- PROMPT: Copy the items below, swapping "the child's forehead" for "the child's chin" wherever it occurs. Leave everything else unchanged.

[Collection entries]
** begin **

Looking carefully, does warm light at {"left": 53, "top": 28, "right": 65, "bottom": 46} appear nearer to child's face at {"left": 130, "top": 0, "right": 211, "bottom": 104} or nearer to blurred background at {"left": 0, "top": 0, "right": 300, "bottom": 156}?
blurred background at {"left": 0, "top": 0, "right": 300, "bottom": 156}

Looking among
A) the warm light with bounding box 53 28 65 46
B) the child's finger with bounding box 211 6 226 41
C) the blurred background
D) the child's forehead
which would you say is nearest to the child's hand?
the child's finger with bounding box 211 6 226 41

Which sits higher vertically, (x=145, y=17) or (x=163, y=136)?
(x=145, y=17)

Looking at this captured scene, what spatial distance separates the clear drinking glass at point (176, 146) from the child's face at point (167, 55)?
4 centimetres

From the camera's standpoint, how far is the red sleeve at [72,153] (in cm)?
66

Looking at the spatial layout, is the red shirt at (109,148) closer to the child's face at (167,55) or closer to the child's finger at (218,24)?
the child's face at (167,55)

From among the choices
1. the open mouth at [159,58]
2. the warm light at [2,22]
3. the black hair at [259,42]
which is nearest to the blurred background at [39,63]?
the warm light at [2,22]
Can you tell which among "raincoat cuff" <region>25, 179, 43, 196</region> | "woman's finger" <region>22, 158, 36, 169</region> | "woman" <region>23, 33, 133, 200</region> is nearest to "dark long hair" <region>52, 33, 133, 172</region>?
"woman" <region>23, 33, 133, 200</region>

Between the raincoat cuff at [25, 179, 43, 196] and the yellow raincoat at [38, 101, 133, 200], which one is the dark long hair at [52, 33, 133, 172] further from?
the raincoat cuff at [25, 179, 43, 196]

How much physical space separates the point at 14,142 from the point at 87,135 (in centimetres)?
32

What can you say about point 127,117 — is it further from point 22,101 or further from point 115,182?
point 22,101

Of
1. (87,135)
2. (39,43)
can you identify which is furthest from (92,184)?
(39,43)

** end **

- RESPONSE TO THE TASK:
Looking carefully, does warm light at {"left": 53, "top": 28, "right": 65, "bottom": 46} appear nearer to child's face at {"left": 130, "top": 0, "right": 211, "bottom": 104} or nearer to blurred background at {"left": 0, "top": 0, "right": 300, "bottom": 156}?
blurred background at {"left": 0, "top": 0, "right": 300, "bottom": 156}

Looking among
A) the warm light with bounding box 53 28 65 46
B) the child's finger with bounding box 211 6 226 41
C) the blurred background
D) the child's chin
which would you say is nearest to the child's hand?
the child's finger with bounding box 211 6 226 41

Which sits higher vertically, (x=145, y=17) or (x=163, y=136)?
(x=145, y=17)

Looking at this captured scene, what spatial distance separates the clear drinking glass at point (176, 146) from the child's face at point (167, 55)?
4 centimetres

From the camera's standpoint, how far is the red sleeve at [72,153] (in cm)?
66

Looking at the spatial layout, is the red shirt at (109,148) closer to the child's face at (167,55) or closer to the child's finger at (218,24)?
the child's face at (167,55)

From among the choices
1. the open mouth at [159,58]
2. the warm light at [2,22]
3. the black hair at [259,42]
which is nearest to the blurred background at [39,63]?
the warm light at [2,22]
Can you tell which among "raincoat cuff" <region>25, 179, 43, 196</region> | "woman's finger" <region>22, 158, 36, 169</region> | "woman" <region>23, 33, 133, 200</region> is nearest to "dark long hair" <region>52, 33, 133, 172</region>?
"woman" <region>23, 33, 133, 200</region>

Between the raincoat cuff at [25, 179, 43, 196] and the yellow raincoat at [38, 101, 133, 200], which one is the dark long hair at [52, 33, 133, 172] further from?
the raincoat cuff at [25, 179, 43, 196]

How much physical space separates the point at 14,142 from the point at 87,135 (in centimetres)?
32

What can you say about point 127,117 — is it further from point 22,101 or further from point 115,182?
point 22,101

Of
1. (87,135)
2. (39,43)
can you identify which is furthest from (92,184)?
(39,43)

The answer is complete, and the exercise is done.